Woman in Mourning
Do not trust the old woman dressed in black.
The woman who waits in the station and appears in the alley just when you are at your most vulnerable. The woman who walks down the streets in heavy black clothes with only her face and her hands uncovered. That face is lined and wrinkled, but it does not sag. It is full of wicked sharpness: her nose the nose of the old nobility, her eyebrows arched with unfaded fierceness. A round black hat with a narrow brim sits immovable on her gray head, untouched by the wind that billows her skirts and her shawl as she strides up the street.
If you ever see this woman do not look at her, they said. Do not look at her, hurry away in the opposite direction as quickly as you can. She is shameful and she will show you no mercy if you fall into her clutches; all she knows is an old, old hate. That was what they told her.
Bread was extended to her by a strong, wrinkled hand. She saw it and her hand leapt forward without thinking, even as her eyes darted to the face to which the hand belonged.
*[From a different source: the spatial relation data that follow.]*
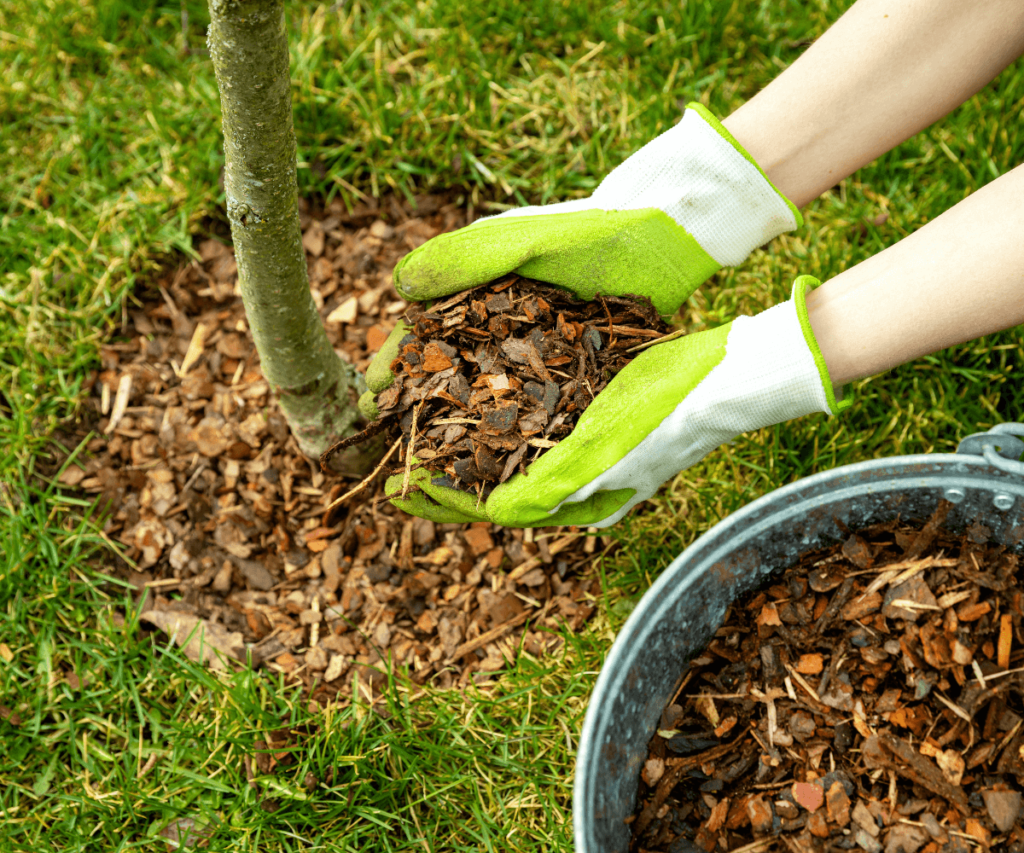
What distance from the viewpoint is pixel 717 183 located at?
74.5 inches

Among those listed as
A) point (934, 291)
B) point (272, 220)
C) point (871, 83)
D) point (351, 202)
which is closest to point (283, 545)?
point (272, 220)

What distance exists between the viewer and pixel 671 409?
1650 mm

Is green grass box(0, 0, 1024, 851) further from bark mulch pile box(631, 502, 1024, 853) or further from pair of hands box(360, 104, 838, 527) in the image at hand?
pair of hands box(360, 104, 838, 527)

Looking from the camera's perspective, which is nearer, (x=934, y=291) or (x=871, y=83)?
(x=934, y=291)

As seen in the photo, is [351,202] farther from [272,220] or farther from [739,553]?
[739,553]

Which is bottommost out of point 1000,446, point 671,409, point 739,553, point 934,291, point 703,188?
point 739,553

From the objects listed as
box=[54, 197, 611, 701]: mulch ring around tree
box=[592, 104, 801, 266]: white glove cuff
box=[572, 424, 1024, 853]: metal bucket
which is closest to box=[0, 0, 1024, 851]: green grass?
box=[54, 197, 611, 701]: mulch ring around tree

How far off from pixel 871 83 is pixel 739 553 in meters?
1.16

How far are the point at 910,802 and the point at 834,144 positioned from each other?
154cm

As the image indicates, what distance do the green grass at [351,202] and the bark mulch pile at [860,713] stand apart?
1.18ft

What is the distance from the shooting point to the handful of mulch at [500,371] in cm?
169

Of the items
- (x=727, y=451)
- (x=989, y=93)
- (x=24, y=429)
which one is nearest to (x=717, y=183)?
(x=727, y=451)

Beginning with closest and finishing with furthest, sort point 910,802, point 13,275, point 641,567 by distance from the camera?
point 910,802, point 641,567, point 13,275

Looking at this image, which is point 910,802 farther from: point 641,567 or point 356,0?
point 356,0
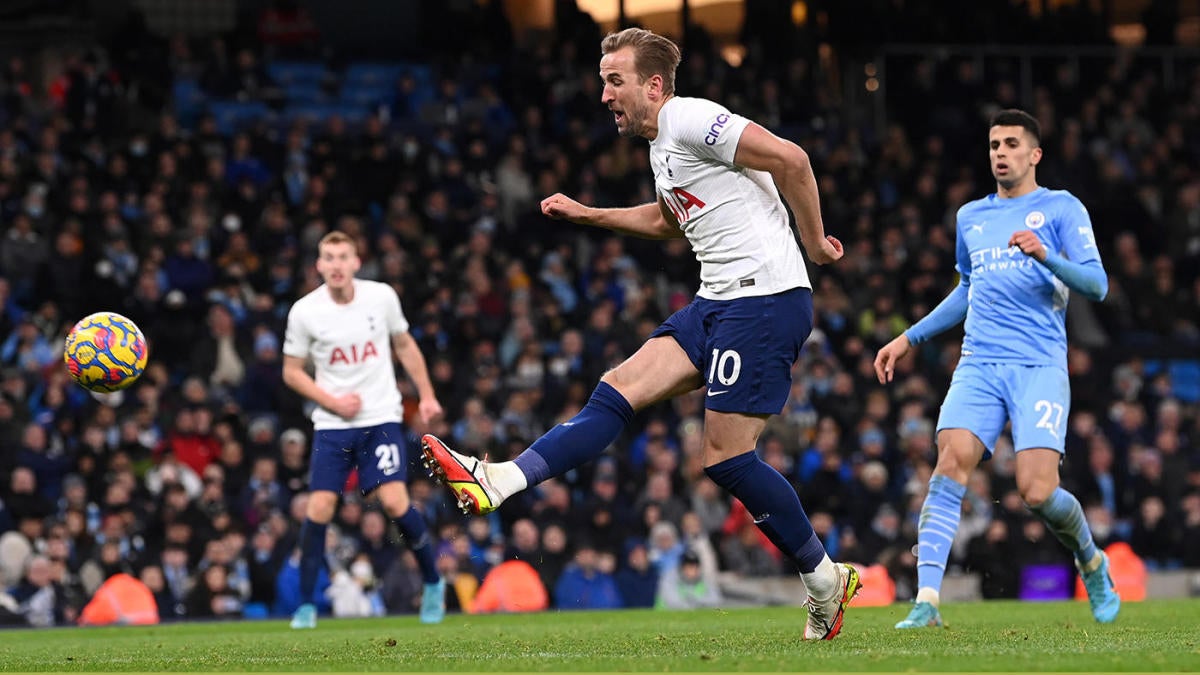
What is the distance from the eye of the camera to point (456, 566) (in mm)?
16422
She flinched into herself immediately at the sight of pale eyes lined with age and the black brim like a halo around dove gray hair.
The hand didn't falter, and for a long, long moment she couldn't pull her gaze away from the deep eyes in front of her. They were sad. So, so sad. Sad and gentle and sharp. Those eyes felt like she was looking down through a thousand stained glass windows, twisted with pride and knotted anger and sharp clarity that pierced her heart in a way that made her shrink even farther inward. And it was all tempered with sadness and gentility. It was the broken pride that made her take the bread, and the sadness that made her eat it.
The sadness softened without losing strength, and the old woman in black stood with a heavy slide of skirts. She didn't try to do anything else. The old woman didn't pat her head in a moment of condescension and leave, and she didn't try to take her with her. Her straight back walked out of the alley with iron strides and turned right down the sidewalk.
The one she left behind ate her bread.